DeLeon also describes two ways the control team can involve the participants in the action of the scenario. The first, which he calls the "scenario goad," utilizes the scenario to place the teams in a decision setting where they are in effect forced to act. This forecloses options the teams might have had earlier in a crisis, and posits the building crisis as a part of the scenario itself. The second, which he calls the "control goad," turns decision making over to the teams in the earlier stages of a crisis, allowing them more freedom of action. However, if a team proves to be too "reticent or cautious" this requires the control team to "structure and manipulate the game environment in order to provide... incentives" for the team to act in such a way as to advance the game situation. I suppose the literary analogy here is that the "scenario goad" is starting the participants' game experience in media res, while the "control goad" is more of an ab ovo beginning.
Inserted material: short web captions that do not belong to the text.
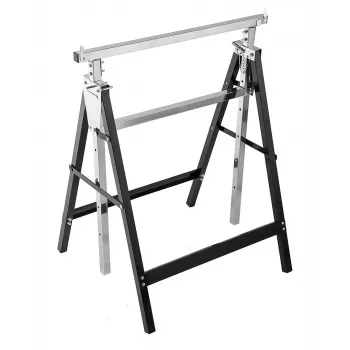 NEO Tools TOP-84-145 oceľová zásuvka na pracovný stôl, 580x450x130 mm, zaťaženie 25 kg, guľôčkové koľajničky, centrálne uzamykanie, čierna/sivá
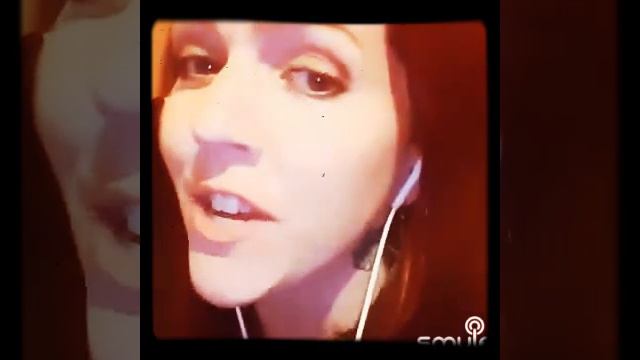 Malin Berglund sjunger smule - Redneck woman (Gretchen Wilson cover) смотреть онлайн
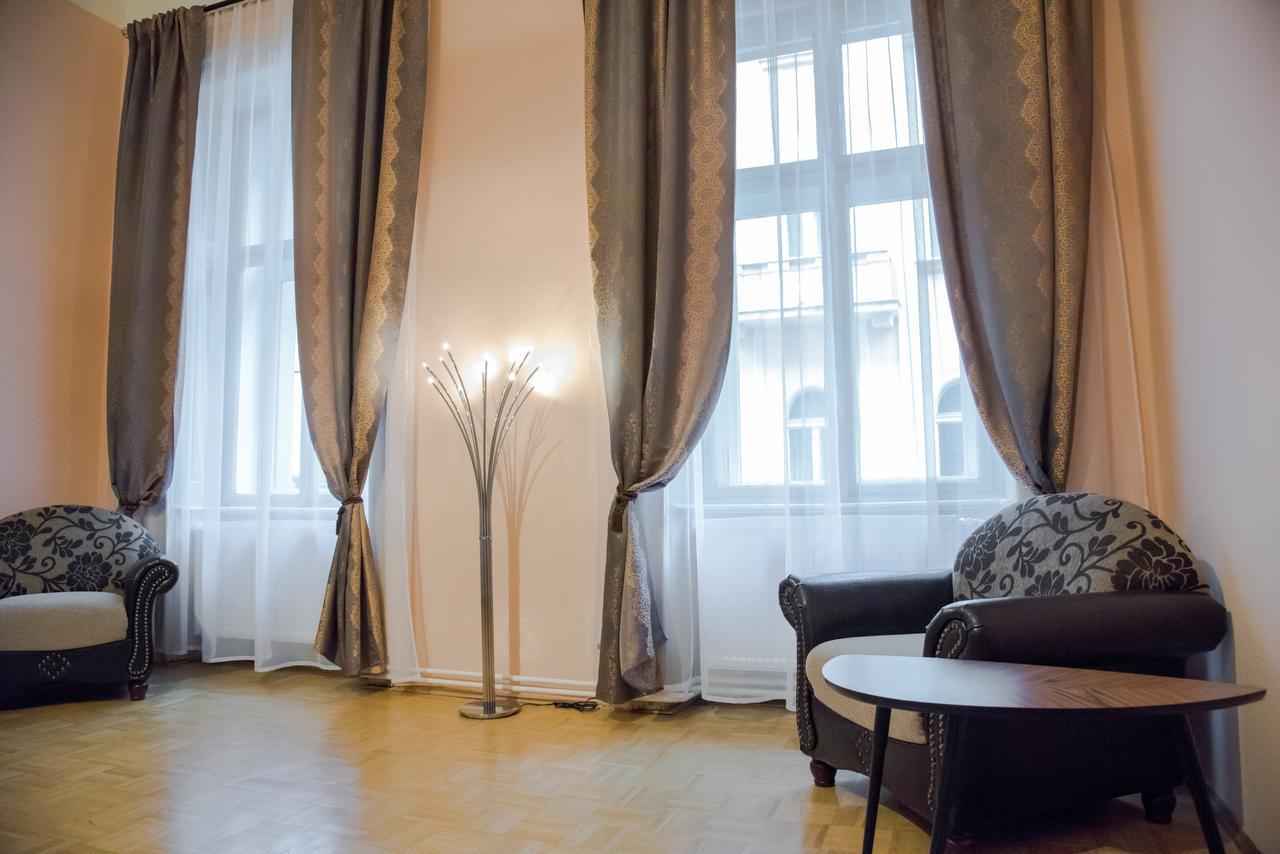 Appartamento Luxury Spacious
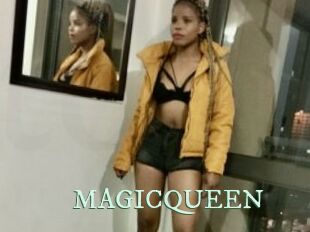 MAGICQUEEN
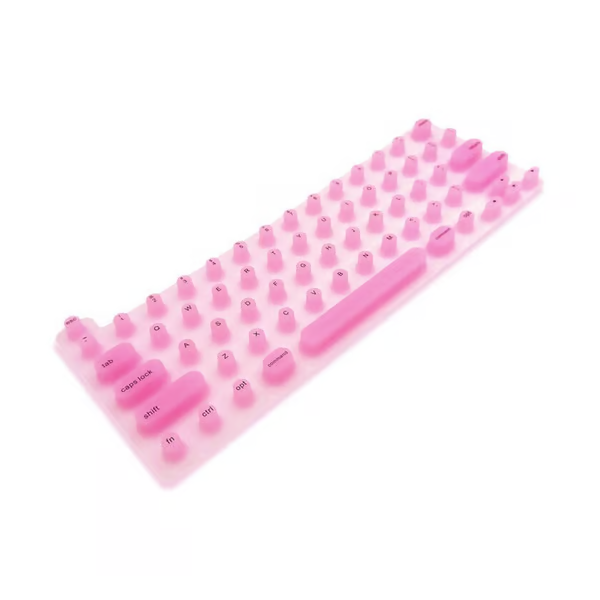 🔥LAST DAY SALE 49% OFF🎁Keyboard Film for Nail Art, buy 2 get 10% OFF & free shipping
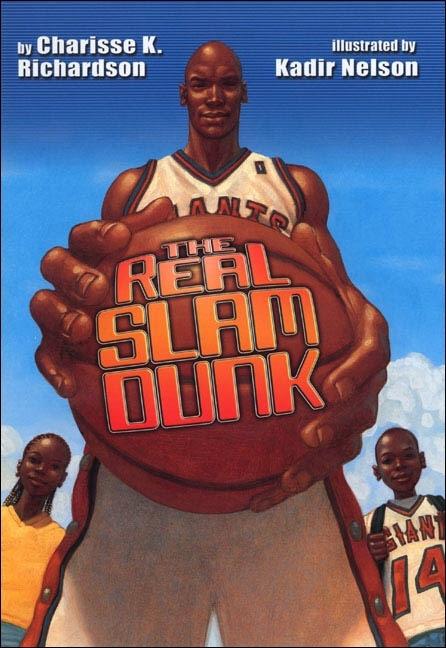 Real Slam Dunk, The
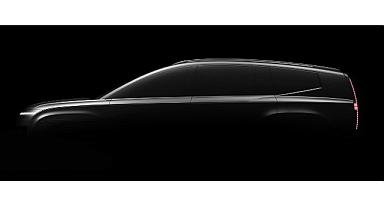 Hyundai’den Yeni Bir Elektrikli SUV Yorumu: IONIQ 9.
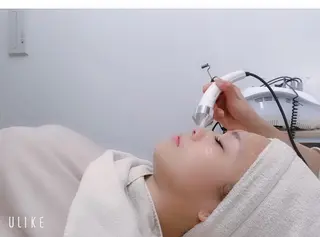 clair立川店所属・PRSSS立川 matsudaのエステ・リラクイメージ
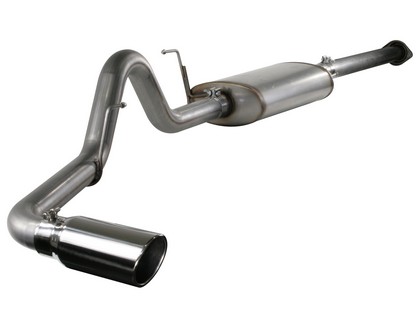 aFe Power Mach Force XP Cat-Back Exhaust System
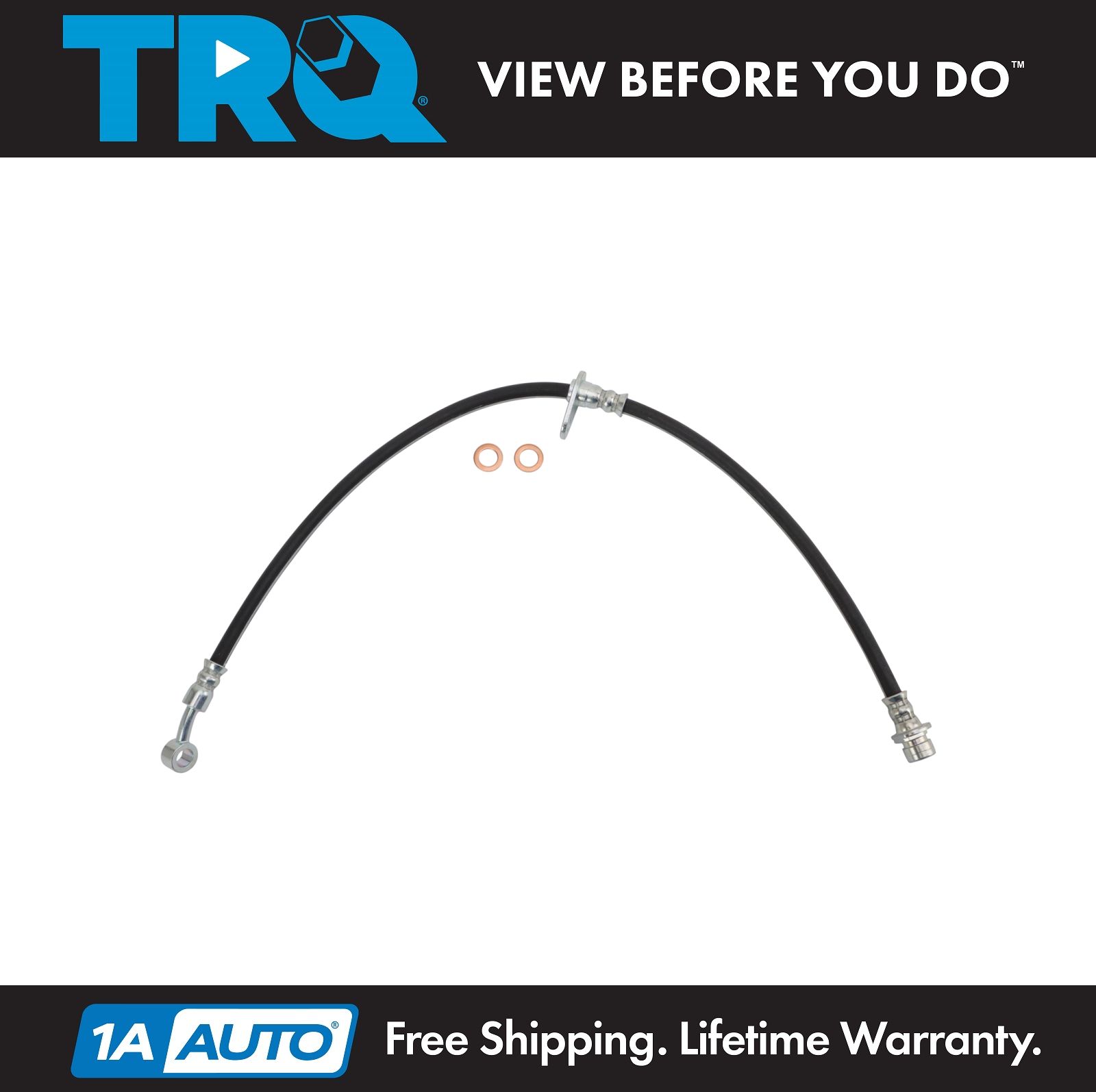 <b>Replacement Brake Hose</b>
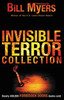 Invisible Terror Collection - ISBN: 9780310729044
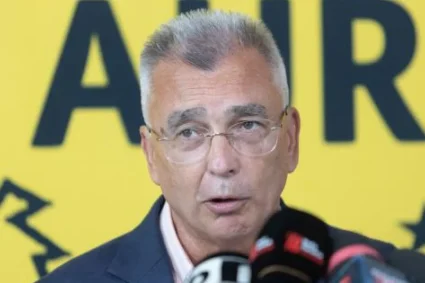 Ministrul Finanțelor nu exclude noi taxe din 2027: „Sunt îngrijorări”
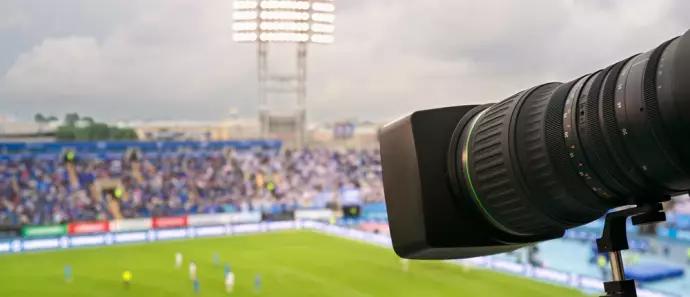 Watch football live – Sites to watch live matches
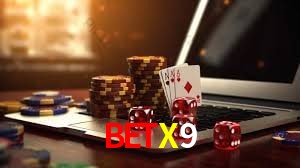 Bônus Diários BETX9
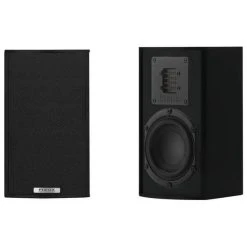 Piega T-Micro 40 Black - Cinéma à Domicile + Haut-parleurs Hifi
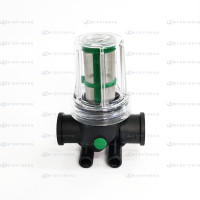 Фильтр линейный 1/2"F 100М  3240Т024А
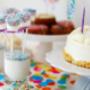 Birthday Party Catering Melbourne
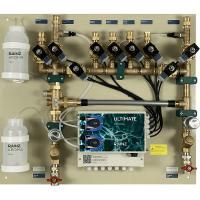 Вертикальный душ впечатлений Rainz - Душ впечатлений RAINZ ULTIMATE (Бизнес пакет и 5 ароматов)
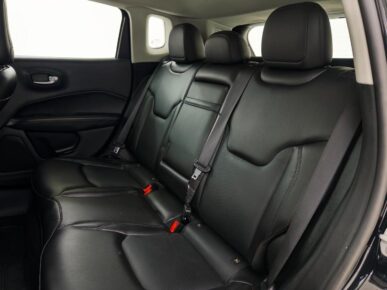JEEP COMPASS LONGITUDE D 2020 - Ampére Multimarcas - Veículos usados e semi novos à venda em Curitiba/PR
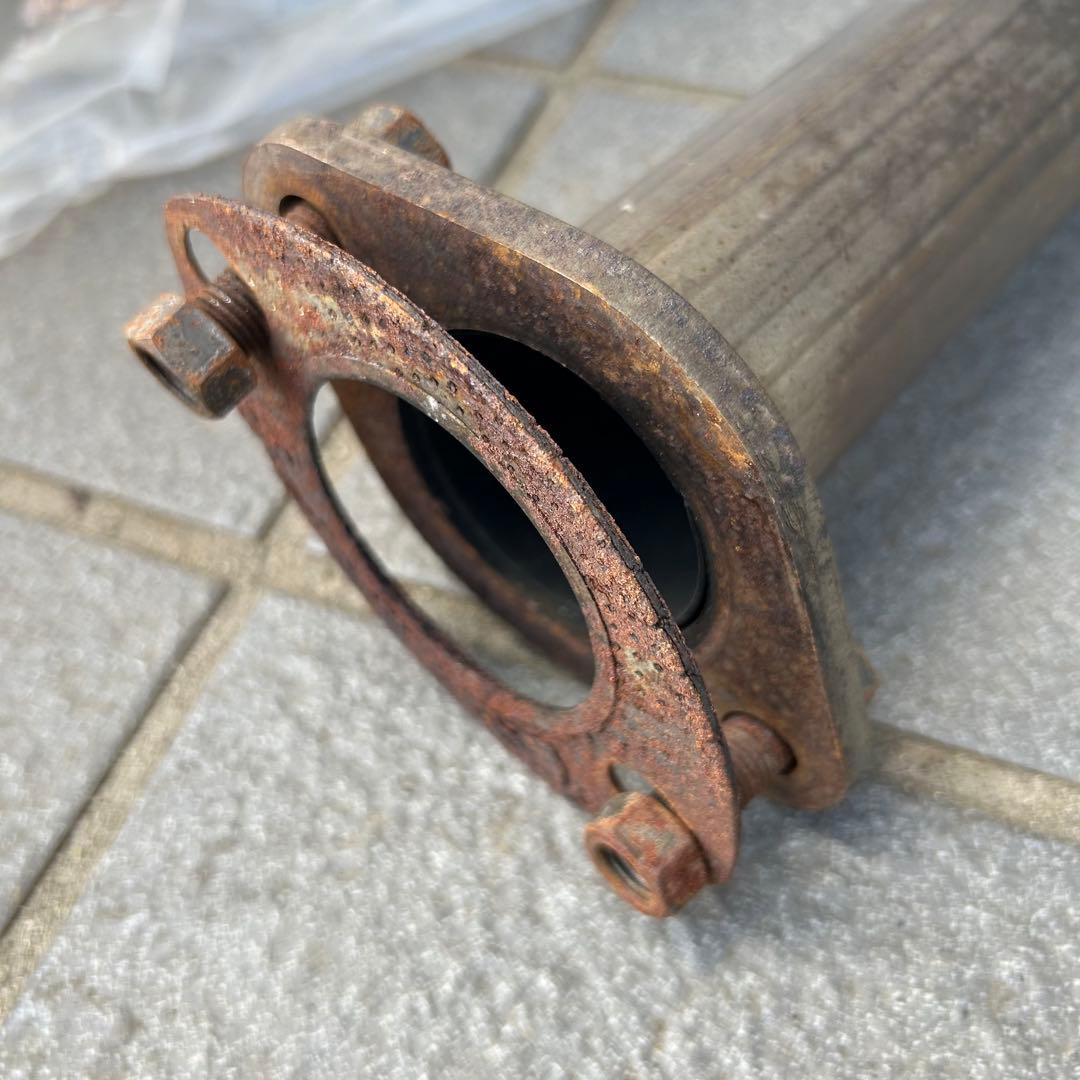 じーえむ様　FUJITSUBO マフラー A-R typeS ZN6 86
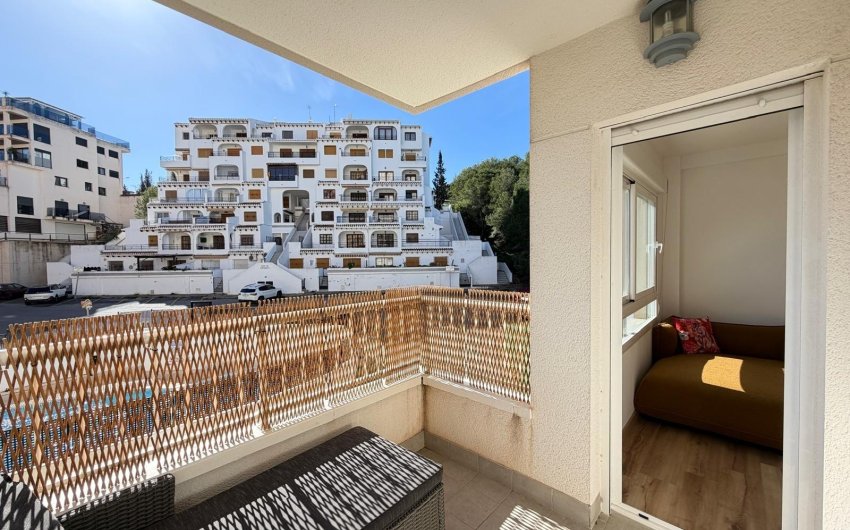 Reventa - Apartment -
Orihuela Costa - Altos De Campoamor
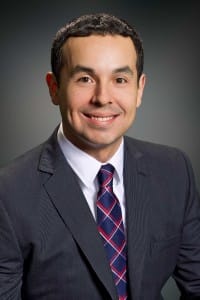 Attorney Jorge Ramos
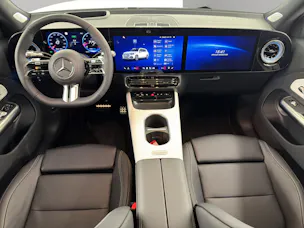 Mercedes-Benz GLB 220 4matic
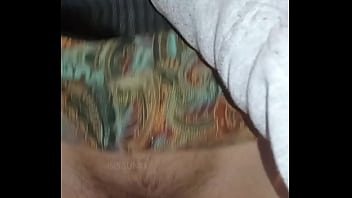 Big Ass Tinder Girl's Stepdad Found Her On Pornhub And Fucked The Cum Out Of Her thumbnail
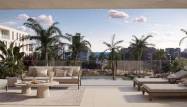 Nowy budynek - Ground floor apartment - Benicassim - Almadraba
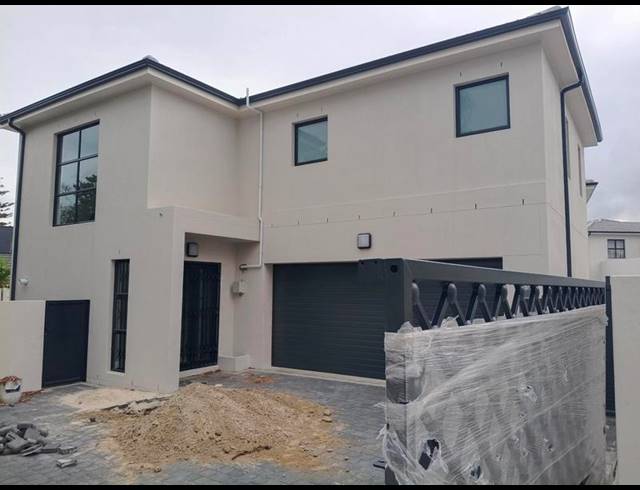 3 BEDROOM PROPERTY TO RENT IN EDEN PARK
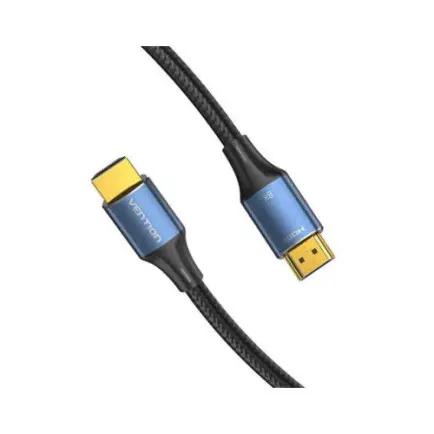 Кабель Vention HDMI - HDMI V 2.1 (M/M)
DeLeon sees the "scenario goad" as a more useful tool for less skilled or less knowledgeable participants (he mentions university students), while more skilled/knowledgeable participants (professionals) might "bring enough prior knowledge to the game that they can promote their own actions and, with the prompting of control, intensify the crisis."

One possibility DeLeon mentions is providing "a menu of options or actions that a team might choose to exercise while playing the game. The explicitness of these 'handles' is largely dependent upon the sophistication of the players. However... the scenarist must be careful not to bias his scenario unconsciously so as to make some options more attractive than the others. Also, such a menu might possibly limit a team's capability and incentive to devise new and novel options. That is, the scenario should present a situation that permits - indeed, encourages - the exploration of a wide variety of levers, old and new."

For a short paper, there's a lot here.